What you need to do:
Copy out the whole article about the Hanford Medical Pavilion opening and its first CT patient, word for word.

Quoted passage:
Back to articles

Hanford Medical Pavilion open, Kings County's first 64-slice CT patient shares personal story

Patient Stories

 With three of his four older brothers having cancer, 27-year-old John Harrington worries he could be next.
 Constant headaches, a proactive attitude and his doctor’s orders brought him to the Hanford Medical Pavilion on its opening day, Monday, Nov. 8, 2010, as the first patient to receive a CT scan from Kings County’s first 64-slice CT scanner.
 A Lemoore resident, John said it was nice to get this type of exam in Kings County. “This area is constantly growing, and it needs medical advances to grow with it. I’m glad these resources were available to me, so close to home.”
 The Aquilion 64-slice CT (computed tomography) scanner by Toshiba combines special X-ray equipment with sophisticated computers to produce multiple cross-sectional images, or pictures, of the inside of the body from several different angles. Seconds later, the system’s computer assembles the digital images into several precise three-dimensional images for radiologists and doctors to read. 
 “The new 64-slice CT scanner allows us to conduct high-quality, noninvasive exams,” said Dr. Mark Dowling, medical director of Medical Imaging for our network. “We will now be able to look at the anatomy of the whole body, one segment at a time, and receive faster, state-of-the-art reads.”

Data provided:
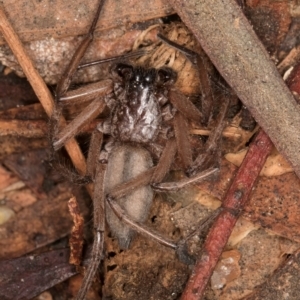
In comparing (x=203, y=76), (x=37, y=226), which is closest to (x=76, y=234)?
(x=37, y=226)

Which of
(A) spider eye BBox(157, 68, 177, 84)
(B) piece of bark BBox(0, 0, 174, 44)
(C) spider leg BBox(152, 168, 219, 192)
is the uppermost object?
(B) piece of bark BBox(0, 0, 174, 44)

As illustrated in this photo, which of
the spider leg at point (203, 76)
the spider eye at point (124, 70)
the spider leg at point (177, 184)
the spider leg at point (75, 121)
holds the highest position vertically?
the spider eye at point (124, 70)

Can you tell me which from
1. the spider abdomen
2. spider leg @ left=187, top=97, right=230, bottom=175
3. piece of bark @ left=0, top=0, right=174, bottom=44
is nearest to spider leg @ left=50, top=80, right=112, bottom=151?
the spider abdomen

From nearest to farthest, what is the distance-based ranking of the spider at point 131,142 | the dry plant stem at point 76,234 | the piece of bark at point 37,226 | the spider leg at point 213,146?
1. the spider leg at point 213,146
2. the spider at point 131,142
3. the dry plant stem at point 76,234
4. the piece of bark at point 37,226

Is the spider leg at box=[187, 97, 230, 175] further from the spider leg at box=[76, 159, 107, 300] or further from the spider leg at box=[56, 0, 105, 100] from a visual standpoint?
the spider leg at box=[56, 0, 105, 100]

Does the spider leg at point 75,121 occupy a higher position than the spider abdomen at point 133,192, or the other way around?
the spider leg at point 75,121

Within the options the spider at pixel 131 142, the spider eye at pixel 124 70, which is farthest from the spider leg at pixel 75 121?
the spider eye at pixel 124 70

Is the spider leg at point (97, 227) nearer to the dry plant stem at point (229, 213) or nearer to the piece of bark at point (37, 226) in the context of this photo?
the piece of bark at point (37, 226)
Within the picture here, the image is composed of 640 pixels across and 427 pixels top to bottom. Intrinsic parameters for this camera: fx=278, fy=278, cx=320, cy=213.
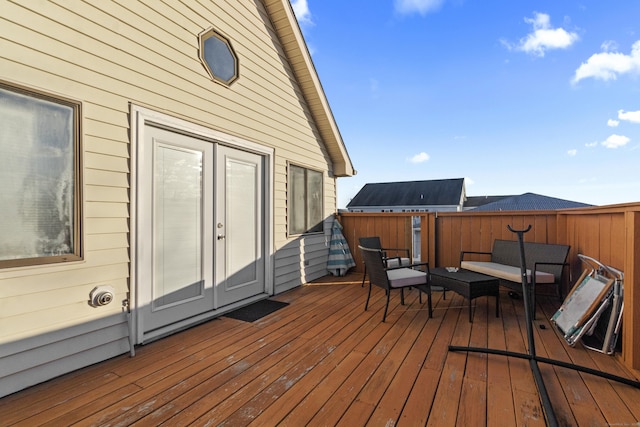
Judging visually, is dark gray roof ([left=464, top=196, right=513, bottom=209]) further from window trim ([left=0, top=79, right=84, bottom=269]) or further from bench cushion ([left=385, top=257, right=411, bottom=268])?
window trim ([left=0, top=79, right=84, bottom=269])

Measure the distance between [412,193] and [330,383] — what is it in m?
28.2

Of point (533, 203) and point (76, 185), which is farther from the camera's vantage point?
point (533, 203)

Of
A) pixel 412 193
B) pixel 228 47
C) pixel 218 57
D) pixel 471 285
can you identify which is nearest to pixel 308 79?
pixel 228 47

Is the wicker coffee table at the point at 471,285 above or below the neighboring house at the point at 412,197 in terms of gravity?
below

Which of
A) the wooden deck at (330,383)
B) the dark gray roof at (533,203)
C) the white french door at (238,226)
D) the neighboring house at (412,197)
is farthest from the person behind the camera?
the neighboring house at (412,197)

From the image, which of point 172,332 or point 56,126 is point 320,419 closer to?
point 172,332

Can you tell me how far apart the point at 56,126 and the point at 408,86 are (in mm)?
12892

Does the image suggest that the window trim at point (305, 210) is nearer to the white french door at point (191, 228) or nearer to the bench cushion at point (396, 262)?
the white french door at point (191, 228)

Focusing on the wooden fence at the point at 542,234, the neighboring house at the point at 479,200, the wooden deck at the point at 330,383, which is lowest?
the wooden deck at the point at 330,383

Answer to this task:
Back to articles

Hanford Medical Pavilion open, Kings County's first 64-slice CT patient shares personal story

Patient Stories

 With three of his four older brothers having cancer, 27-year-old John Harrington worries he could be next.
 Constant headaches, a proactive attitude and his doctor’s orders brought him to the Hanford Medical Pavilion on its opening day, Monday, Nov. 8, 2010, as the first patient to receive a CT scan from Kings County’s first 64-slice CT scanner.
 A Lemoore resident, John said it was nice to get this type of exam in Kings County. “This area is constantly growing, and it needs medical advances to grow with it. I’m glad these resources were available to me, so close to home.”
 The Aquilion 64-slice CT (computed tomography) scanner by Toshiba combines special X-ray equipment with sophisticated computers to produce multiple cross-sectional images, or pictures, of the inside of the body from several different angles. Seconds later, the system’s computer assembles the digital images into several precise three-dimensional images for radiologists and doctors to read. 
 “The new 64-slice CT scanner allows us to conduct high-quality, noninvasive exams,” said Dr. Mark Dowling, medical director of Medical Imaging for our network. “We will now be able to look at the anatomy of the whole body, one segment at a time, and receive faster, state-of-the-art reads.”